De man heeft een verweerschrift ingediend.
2. Bespreking van het cassatiemiddel
2.1
Het cassatiemiddel bevat twee onderdelen (klachten).
2.2
Onderdeel 1 is gericht tegen de rechtsoverwegingen 1–5 van zowel de tussenbeschikking als van de eindbeschikking, in het bijzonder tegen de rechtsoverwegingen 4.12 tot en met 4.15 en de beslissing onder 5 van de eindbeschikking, voor zover die beoordeling en beslissing betrekking hebben op de nihilstelling van de kinderalimentatie (per 16 oktober 2007).

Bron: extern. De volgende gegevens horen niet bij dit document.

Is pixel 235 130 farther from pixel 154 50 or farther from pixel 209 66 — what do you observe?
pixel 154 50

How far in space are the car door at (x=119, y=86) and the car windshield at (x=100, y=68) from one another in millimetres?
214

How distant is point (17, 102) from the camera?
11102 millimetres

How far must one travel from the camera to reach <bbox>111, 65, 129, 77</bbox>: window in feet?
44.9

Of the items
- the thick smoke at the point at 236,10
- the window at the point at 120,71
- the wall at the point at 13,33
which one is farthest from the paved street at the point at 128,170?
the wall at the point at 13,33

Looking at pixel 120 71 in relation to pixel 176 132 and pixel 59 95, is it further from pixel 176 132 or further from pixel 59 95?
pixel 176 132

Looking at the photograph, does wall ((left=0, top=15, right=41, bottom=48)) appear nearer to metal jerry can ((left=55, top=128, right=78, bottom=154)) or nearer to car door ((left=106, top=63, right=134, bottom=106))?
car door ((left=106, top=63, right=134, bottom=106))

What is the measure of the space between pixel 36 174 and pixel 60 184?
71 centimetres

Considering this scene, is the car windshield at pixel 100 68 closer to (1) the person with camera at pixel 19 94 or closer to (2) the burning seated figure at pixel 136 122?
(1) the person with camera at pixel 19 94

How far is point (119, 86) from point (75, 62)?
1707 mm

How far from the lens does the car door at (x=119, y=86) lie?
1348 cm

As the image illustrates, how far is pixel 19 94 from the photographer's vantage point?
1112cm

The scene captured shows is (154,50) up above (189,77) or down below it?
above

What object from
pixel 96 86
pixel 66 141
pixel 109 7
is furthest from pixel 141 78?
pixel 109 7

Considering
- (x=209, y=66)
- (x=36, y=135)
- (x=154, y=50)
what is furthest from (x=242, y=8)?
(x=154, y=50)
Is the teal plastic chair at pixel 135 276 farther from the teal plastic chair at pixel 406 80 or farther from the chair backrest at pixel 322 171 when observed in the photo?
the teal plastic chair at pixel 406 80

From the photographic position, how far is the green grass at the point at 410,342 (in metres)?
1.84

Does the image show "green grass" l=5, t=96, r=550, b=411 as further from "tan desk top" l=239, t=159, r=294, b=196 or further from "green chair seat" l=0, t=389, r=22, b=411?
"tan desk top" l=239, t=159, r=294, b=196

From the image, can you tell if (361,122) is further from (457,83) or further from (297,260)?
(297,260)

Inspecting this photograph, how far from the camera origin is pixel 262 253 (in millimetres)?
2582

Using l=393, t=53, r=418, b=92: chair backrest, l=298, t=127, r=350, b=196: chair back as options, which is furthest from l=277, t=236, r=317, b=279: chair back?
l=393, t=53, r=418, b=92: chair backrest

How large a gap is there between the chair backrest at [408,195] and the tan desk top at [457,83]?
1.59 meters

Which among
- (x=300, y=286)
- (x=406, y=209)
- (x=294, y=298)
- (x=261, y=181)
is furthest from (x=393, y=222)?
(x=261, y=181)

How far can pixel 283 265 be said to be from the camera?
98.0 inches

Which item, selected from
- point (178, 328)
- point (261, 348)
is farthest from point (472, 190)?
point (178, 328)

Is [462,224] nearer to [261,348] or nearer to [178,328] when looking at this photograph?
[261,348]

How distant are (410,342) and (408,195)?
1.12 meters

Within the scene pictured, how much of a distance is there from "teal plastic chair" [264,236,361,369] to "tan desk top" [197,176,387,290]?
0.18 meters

Het hof heeft allereerst in rechtsoverweging 4.12 overwogen dat de man heeft gesteld dat zijn draagkracht ontoereikend is om de hem opgedragen bijdragen in de kosten van levensonderhoud van de vrouw en de kosten van verzorging en opvoeding van de kinderen te betalen, vervolgens de financiële situatie van de man (A. inkomen en B. lasten) van de man besproken (rov. 4.13) en op grond daarvan de alimentatie als volgt vastgesteld:
‘4.14.
Op grond van hetgeen hierboven is overwogen en rekening houdend met alle relevante fiscale aspecten is het hof van oordeel, dat de man in beginsel de draagkracht heeft om in de periode van 6 juli 2007 tot 16 oktober 2007 een onderhoudsbijdrage voor de kinderen te betalen van € 70,-- per kind per maand en dat hij daarnaast geen draagkracht meer heeft tot betaling van partneralimentatie. De man heeft echter aangeboden om voor de periode van 6 juli 2007 tot 16 oktober 2007 € 150,-- per kind per maand te betalen, zodat het hof de alimentatieverplichting van de man jegens de kinderen over die periode zal vaststellen op dit laatste bedrag.
4.14.1.
Vanaf 16 oktober 2007 heeft de man geen enkele draagkracht om enig bedrag te betalen ter voorziening in de kosten van verzorging en opvoeding van Britt en/of in het levensonderhoud van de vrouw.’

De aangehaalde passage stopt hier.